CAPÍTULO XXIII

Con las manos en los bolsillos de la bata, Moriol fijó en Bertrand su mirada de águila, insostenible.

—¿Qué hace aquí, muchacho?

El tono no era en absoluto amistoso. Al entrar el coronel, Bertrand había esbozado un saludo en posición de firmes. Tuvo que hacer un esfuerzo para pensar que el hombre que tenía enfrente era un agente enemigo.

—Mi coronel —contestó con esfuerzo—. Le estoy dando guardia.

—¿Qué me guarda?

—Sí, mi coronel.

—¿Por orden de quién?

—Por orden de París.

Los ojos de Moriol se volvieron más duros aún, más fríos. Dos puntas de hielo…

—¿Y recibido cómo?

—No puedo decirlo, mi coronel.

El coronel avanzó un paso.

—No necesito que me guarden. Se lo agradezco. Regrese inmediatamente a su camarote.

Toda la formación de Bertrand, todos sus atavismos, le habían enseñado la disciplina. Sin embargo, era un chico valiente y tenía en alta estima a Pichenet. Estaba dispuesto a sacrificarse si, como contrapartida, salvaba el Monsieur de Tourville y a todos sus camaradas.

—Me ha comprendido mal, mi coronel. Le doy guardia… —se forzó para pronunciar las palabras siguientes, que parecían absurdas— para que no se escape, mi coronel.

El coronel avanzó otro paso, sin apartar la mirada de los ojos de Bertrand, casi desorbitados por el esfuerzo que estaba realizando.

—¿Para que no me escape? Dígame, muchacho, ¿ha cogido una insolación, o qué?

Bertrand sacudió la cabeza, mientras Moriol avanzaba un paso más.

—Ninguna insolación, mi coronel.
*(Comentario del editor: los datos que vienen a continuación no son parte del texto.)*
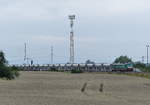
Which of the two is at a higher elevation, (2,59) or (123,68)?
(2,59)

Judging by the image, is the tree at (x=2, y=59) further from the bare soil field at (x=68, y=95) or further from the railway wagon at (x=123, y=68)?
the railway wagon at (x=123, y=68)

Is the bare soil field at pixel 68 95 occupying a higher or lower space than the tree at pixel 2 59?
lower

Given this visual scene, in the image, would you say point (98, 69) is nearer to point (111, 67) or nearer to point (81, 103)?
point (111, 67)

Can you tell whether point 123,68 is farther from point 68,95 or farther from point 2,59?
point 68,95

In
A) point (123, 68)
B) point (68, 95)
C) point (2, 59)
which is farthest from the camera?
point (123, 68)

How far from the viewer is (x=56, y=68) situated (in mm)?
137625

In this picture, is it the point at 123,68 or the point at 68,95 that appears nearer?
the point at 68,95

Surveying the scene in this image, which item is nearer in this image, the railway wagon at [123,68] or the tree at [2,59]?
the tree at [2,59]

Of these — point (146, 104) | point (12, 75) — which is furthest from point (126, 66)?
point (146, 104)

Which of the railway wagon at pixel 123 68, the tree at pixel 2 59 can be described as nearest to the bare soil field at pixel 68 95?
the tree at pixel 2 59

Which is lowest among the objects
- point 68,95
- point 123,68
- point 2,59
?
point 68,95

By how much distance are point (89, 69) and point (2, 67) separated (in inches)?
3004

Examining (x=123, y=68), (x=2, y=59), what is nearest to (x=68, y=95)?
(x=2, y=59)

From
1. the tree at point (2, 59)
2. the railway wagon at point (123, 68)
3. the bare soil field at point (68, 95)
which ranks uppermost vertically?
the tree at point (2, 59)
Las órdenes son las órdenes. No saldrá usted de aquí.

—¡Imbécil! —gritó de pronto Moriol, con su voz de mando—. ¿Pretende hacerme creer esa historia de órdenes recibidas? ¿Y cómo las ha recibido? ¿Y de quién las ha recibido? ¿Y por qué iban a escogerle a usted, rubiales? Cuando tienen aquí gente de la clase de Montferrand y de la señora Ruggiero. ¿Se imagina, por casualidad…?
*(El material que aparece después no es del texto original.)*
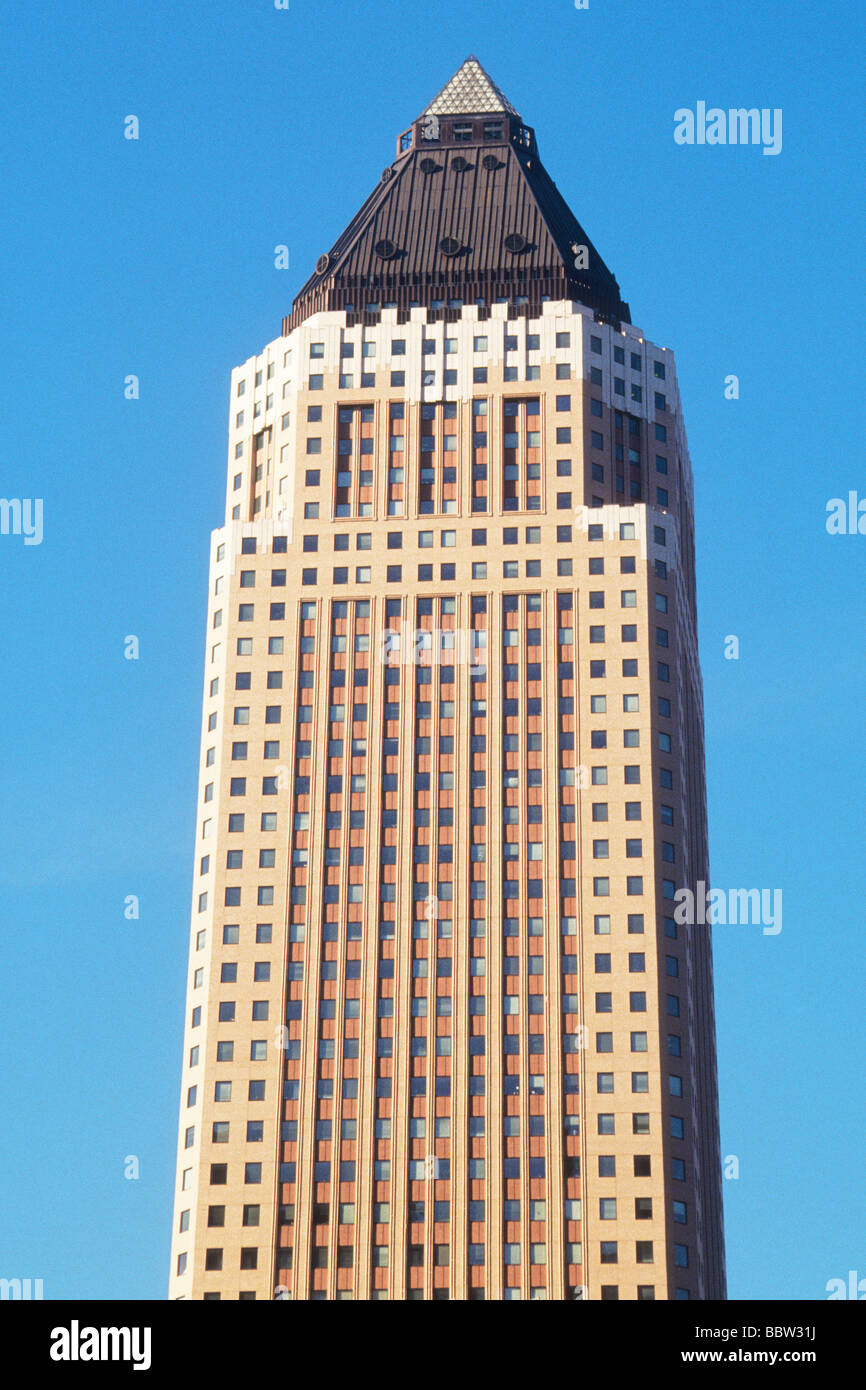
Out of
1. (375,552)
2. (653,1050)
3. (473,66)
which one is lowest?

Bertrand se obligaba a no parpadear, los ojos fijos en los del coronel. Vio el movimiento del brazo de Moriol, pero era demasiado tarde: el golpe dado con el canto de la mano le dio en el cuello y cayó de espaldas, sin conocimiento.

Moriol se inclinó sobre él, le tomó el pulso, se incorporó de nuevo, se encogió de hombros y murmuró.

—¡Qué criatura!

Luego, cogiendo el cuerpo por los pies, lo arrastró hasta su salón y después a su habitación. Lo empujó sin miramientos, al fondo de un armario y cerró la puerta.